I’m not super happy about how the rear panel that came with the MB fit into the case, it fits and isn’t coming out – but did not really pop in nicely – it’s more a pressure fit. I’m not sure if this is due the case, or the MB, or both. One or two of the screws for mounting the MB feel like they stripped while I was installing things. Again, maybe this was user error – but it may be lack of precision in the case.

Under the front panel is a filter, which supports a pair of 120mm fans. This is a nice snap in setup and the cables easily route to the side. On the topic of routing cables, I did find it quite easy to snake the various cables around the case and keep them mostly out of the way. The fact that the case isn’t flat on the sides assists here too. Zip ties are provided to keep things neat.

It’s always a bit spooky to boot up the first time, but it came up without any drama. I needed to update the BIOS which was more than a year out of date, and turn on XMP to move my memory speed up from ~4800 -> ~5200.  It runs nice and cool, and is quiet.

I’ll do a mini review of a subset of the components:

Thermalright Burst Assassin 120 SE [5/5 stars] This is a very reasonably priced air cooler, but you get good documentation, everything fits like it should and it feels solid once installed.
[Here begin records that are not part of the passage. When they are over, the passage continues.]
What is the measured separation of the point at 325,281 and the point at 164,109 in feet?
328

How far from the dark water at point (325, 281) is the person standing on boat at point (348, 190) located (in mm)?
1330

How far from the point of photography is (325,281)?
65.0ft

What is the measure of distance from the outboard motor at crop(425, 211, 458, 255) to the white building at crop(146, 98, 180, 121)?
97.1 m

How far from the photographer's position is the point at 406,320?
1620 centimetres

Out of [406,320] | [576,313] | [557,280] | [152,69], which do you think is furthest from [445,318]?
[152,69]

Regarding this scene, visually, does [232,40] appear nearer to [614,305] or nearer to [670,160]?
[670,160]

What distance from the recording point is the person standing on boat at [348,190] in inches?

Gigabyte B760M DS3H AX [4/5 stars] I haven’t had a chance to really explore all of the options, but I knocked off a star for the minimal documentation provided – and the confusing CPU orientation information. For the price, it feels like it wouldn’t be all that hard to make this a better experience.

Thermaltake Versa H21 [4/5 stars] Given the value you are getting based on the price, and the number of drive bays – this might be the best choice for a home server. It easily fit my large cooler, cable routing options were good, it has great ventilation and is mostly tool free for common things. Negatives were the lack of documentation, janky MB mounts, and the scary front panel removal.